Wearable technology has come a long way from the 17th century Chinese abacus ring and the calculator watches of the 1980s. Innovation in microchip manufacturing led to on-chip sensors, such as GPS, compass, gyroscope and biometric sensors, allowing device manufacturers to incorporate additional features. These sensors allow smartphones, fitness bands, smartwatches, and other devices to detect movement in any direction and react accordingly by changing screen orientation or sending data to connected devices. The appetite for wearables has no indication of waning, with IDC predicting that global shipments of wearable devices will almost double by 2019.
Wearable Tech in Action
Given the early adoption of wearables for personal fitness and health monitoring, it’s no surprise that the sports industry is a big fan of the technology. Coaches harvest wearable tech data from players during practice and make decisions based on this information. Examples of wearables used in the NBA include heart rate monitors, bio harnesses (measure heart and breathing rates, core temperature and movement), and motion sensors to analyze movement patterns. In fact, 57.31% of respondents to our recent survey said wearable tech that tracks real-time performance had the most positive impact on athletes.
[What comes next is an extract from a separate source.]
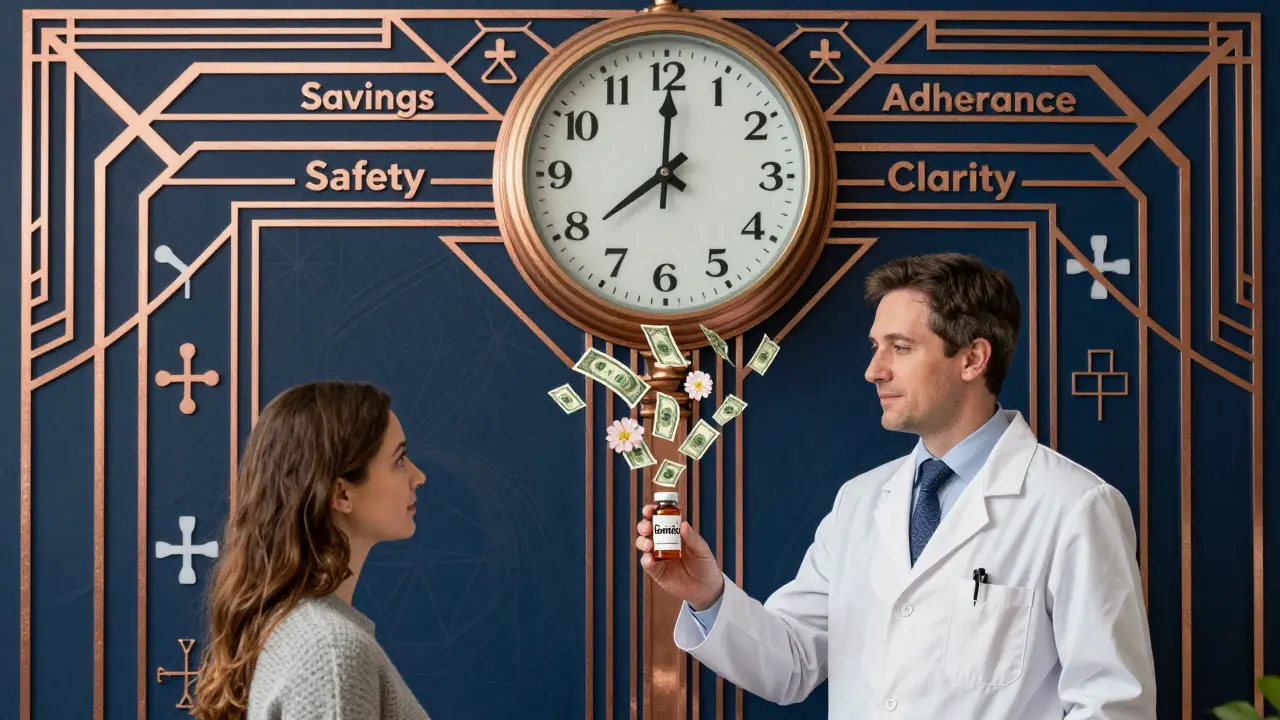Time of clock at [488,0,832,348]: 8:00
When it comes to game time, it’s another story as most professional sports associations have banned wearable tech during competition. Some of the reasons for delay include legal concerns on who owns the data, player contracts, and a desire to prove the technology benefits before allowing implementation in competition.
Soccer, tennis and cricket already allow wearables in competition. Referees and umpires wear smartwatches that connect directly to perimeter cameras and alert them when a ball has crossed the line. Many of the top European soccer leagues use player tracking systems with clothing sensors that prompt coaches in real-time, aiding decisions for player rotation or substitution.
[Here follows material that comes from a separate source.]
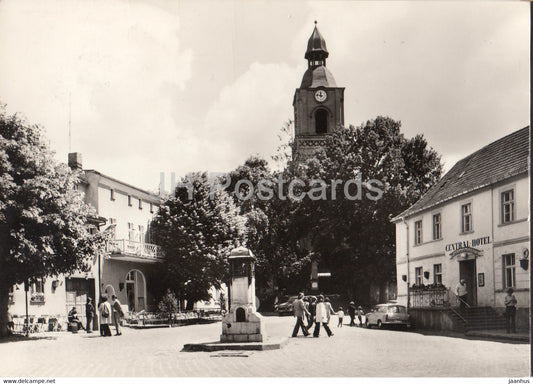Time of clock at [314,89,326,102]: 11:46
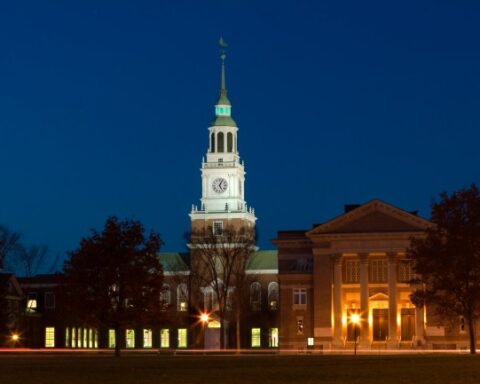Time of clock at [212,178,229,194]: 5:03
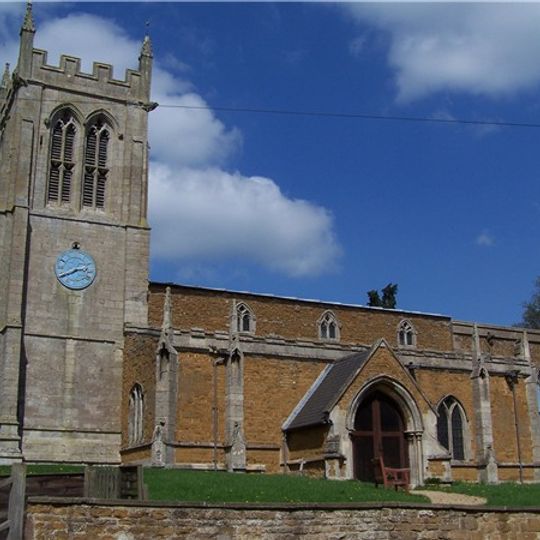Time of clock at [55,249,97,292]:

With wearables, the possibilities are practically endless. Broadcast quality streaming from player during a game has already been tested. Smart tennis rackets can calculate the speed of a shot, calculate spin, accuracy and more. It is fair to say that practically every sport can benefit from wearable technology during practice, training and competition.
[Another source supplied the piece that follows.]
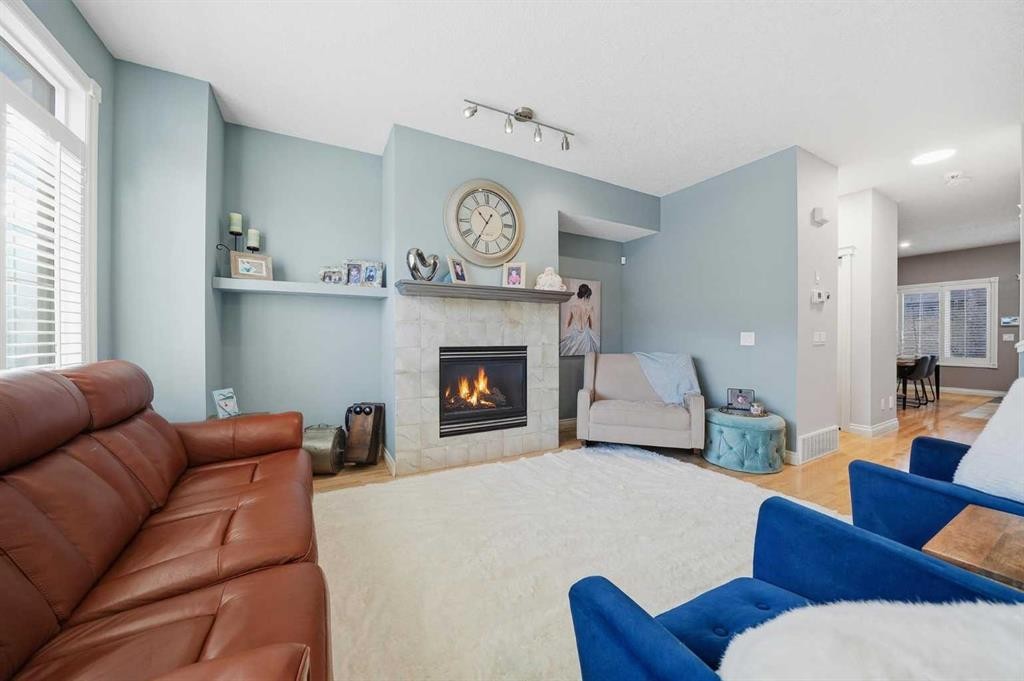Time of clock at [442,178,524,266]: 10:35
Tech Skills Needed for Wearables
The obvious growth in the wearable market is good news for technology candidates with skills ranging from hardware design, software development, telecommunications (especially Bluetooth and Wi-Fi), network administrator, and cyber security. Wearables are a small part of the Internet of Things domain and candidates with experience of smart buildings or building automation are highly desirable in this market, given that integration is likely.